Last week Nick Cohen wrote an important column about the scandal of blacklisting in the building trade, whereby casual workers identified as being union members or having made complaints about on-site working conditions were spied on, monitored and barred from employment by building firms. It’s a horrendous, troubling and under-reported story.
Which for some reason Cohen decided to put into an awful-a-thon contest with the Leveson inquiry:
Readers would not guess from the “national conversation” that the construction industry is sitting on a story as grave in its implications as the phone-hacking affair – graver I will argue…
As with News International, there are reasonable grounds for suspecting police collusion…
At this point, comparison breaks down. Hacking hurt reputations but it did not threaten lives…
It says much about Britain that the loud voices that boom across our media cannot talk about a scandal that is in front of their eyes.
The implication to be taken from this is that we are talking too much about Leveson and consequently not enough about the building blacklisting. But really, it’s only Cohen’s imagination that makes one the consequence of the other – and there’s something opportunistic about this discovery of something more awful than phone hacking, given that Cohen has a long track record of criticising the Leveson Inquiry on free speech grounds. He thinks the Leveson Inquiry should not be happening, and the juxtaposition with the blacklisting scandal is a chance to convince his readers of the same.
But there doesn’t have to be a rivalry between Leveson and blacklisting for media time. Cohen’s already suggested two ways in which they are alike – surveillance culture in private industry, police collusion – and so could be looked at as manifestations of the same corruption. Later in the piece, he gives another: “The blacklisting puts conservative protests about ‘elf and safety’ and ‘political correctness gone mad’ in their place.” Those aren’t just conservative concerns.

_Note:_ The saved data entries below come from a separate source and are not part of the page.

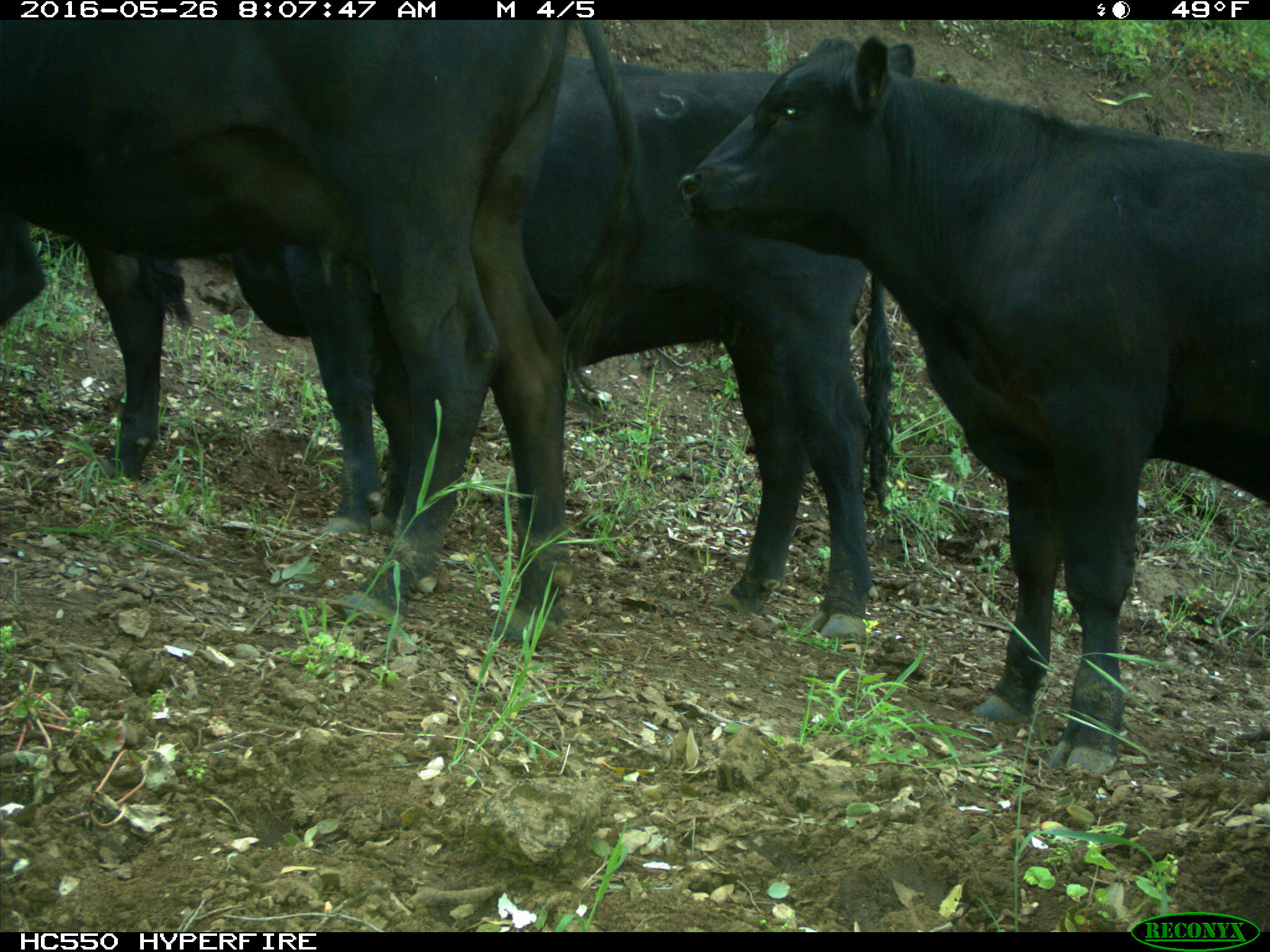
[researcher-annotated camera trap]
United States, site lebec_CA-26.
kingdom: Animalia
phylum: Chordata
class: Mammalia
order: Artiodactyla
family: Bovidae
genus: Bos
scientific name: Bos taurus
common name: domestic cow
Bos taurus (domestic cow).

They’re concerns created and promoted within the conservative press, and particularly through the incredible vortex of churnalism that is Littlejohn’s column in the Mail.
A wide-ranging inquiry into press ethics, of the kind that Cohen has declared himself against, is the perfect place to investigate the journalistic disaster of the couldn’t-make-it-up columnist and his brethren. There’s a chance to look at the way untruths are promulgated via propagandist star writers. We could get an idea of the opportunity cost of a press that got used to filling pages with stories scraped off mobile phones, rather than investigative journalism of the kind that could expose building companies running their own stasi on the sly.
But apparently, Cohen is so averse to scrutiny of the press that he’d rather set the Leveson Inquiry into a dogfight to the death than use it to understand the building scandal. Well, maybe: this week he’s complaining re Johann Hari’s rehabilitation that, “In publishing as in finance, professionals have the same aversion to punishing fellow members of the middle class. British gentlemen should be regulated with a light touch, they believe, and not bound by regulation.” So who knows what he thinks. Maybe if Leveson were to launch a special subcommittee into instances of sockpuppet slander against Observer columnists, Nick Cohen would feel more able to support the inquiry.